▶ _What is being asked_
Extract exactly the lines from the top of the records through the line containing "common name: blue wildebeest", and keep pictures out of the copy.

________________

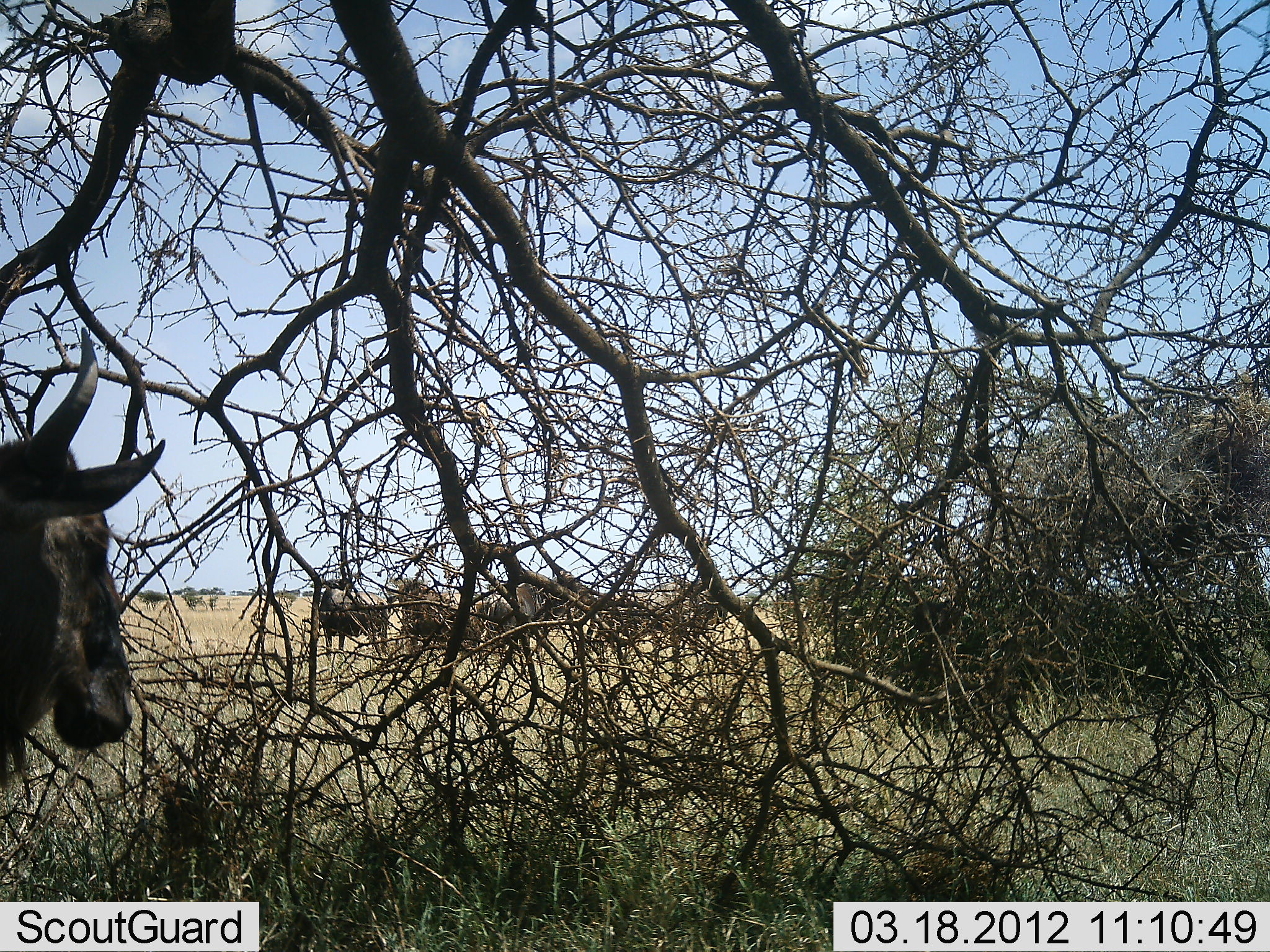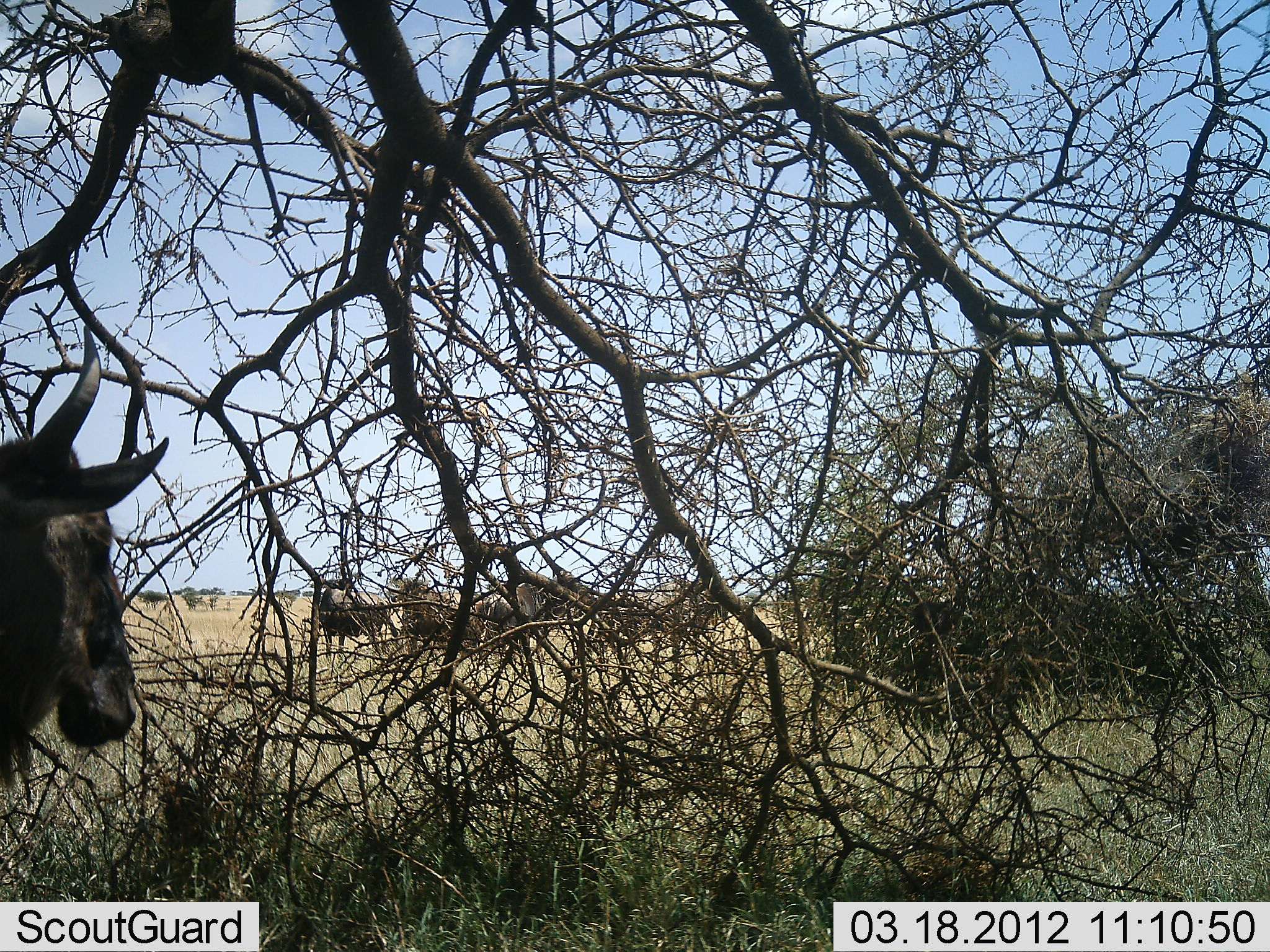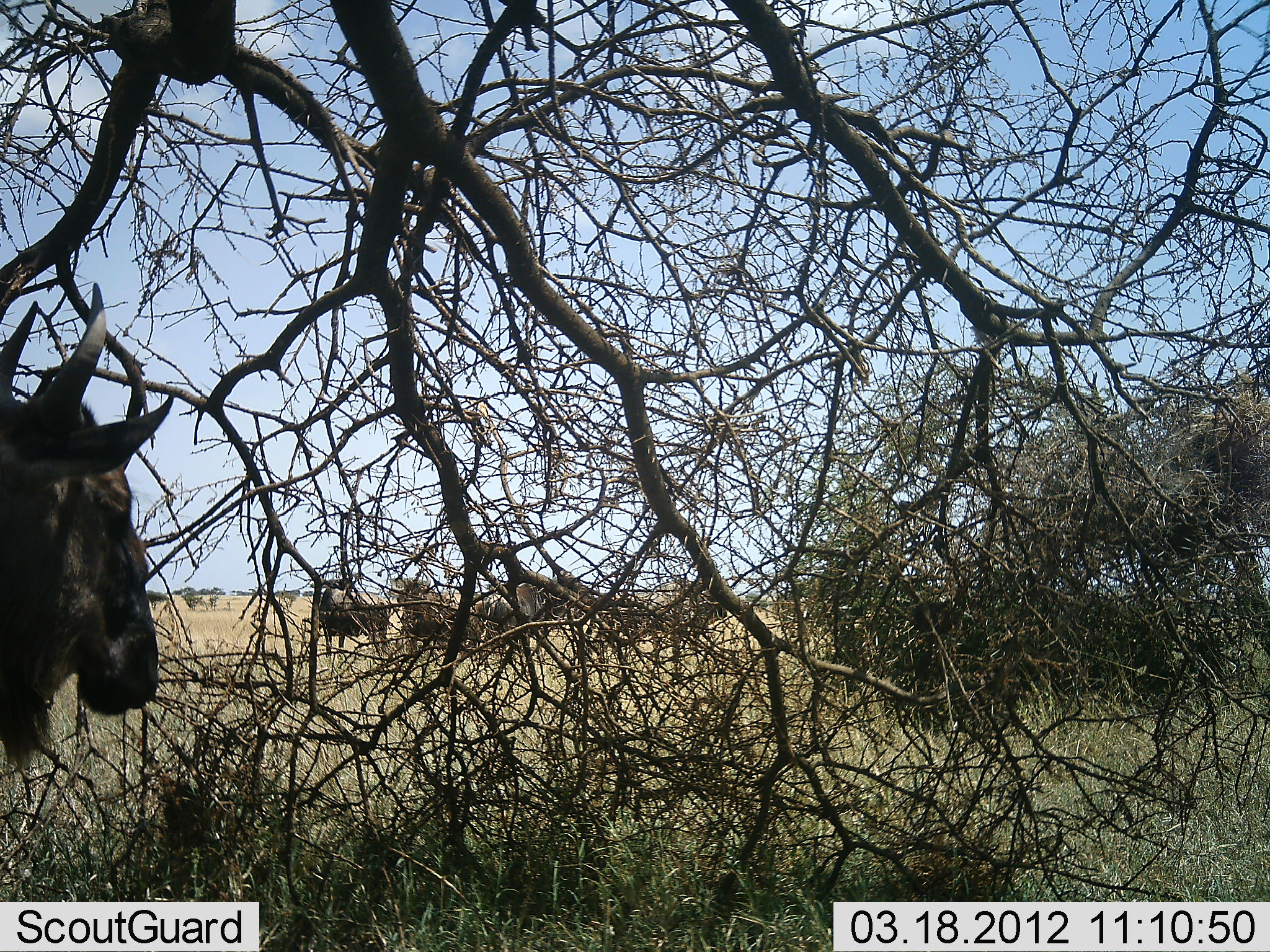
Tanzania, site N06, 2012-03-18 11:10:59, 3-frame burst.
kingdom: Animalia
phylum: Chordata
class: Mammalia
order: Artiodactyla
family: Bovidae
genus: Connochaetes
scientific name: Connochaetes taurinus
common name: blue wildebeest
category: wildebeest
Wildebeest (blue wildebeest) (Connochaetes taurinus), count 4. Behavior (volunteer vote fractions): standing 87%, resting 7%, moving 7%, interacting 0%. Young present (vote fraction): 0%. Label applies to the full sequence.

________________

▶ _Response to the task_
Tanzania, site N06, 2012-03-18 11:10:59, 3-frame burst.
kingdom: Animalia
phylum: Chordata
class: Mammalia
order: Artiodactyla
family: Bovidae
genus: Connochaetes
scientific name: Connochaetes taurinus
common name: blue wildebeest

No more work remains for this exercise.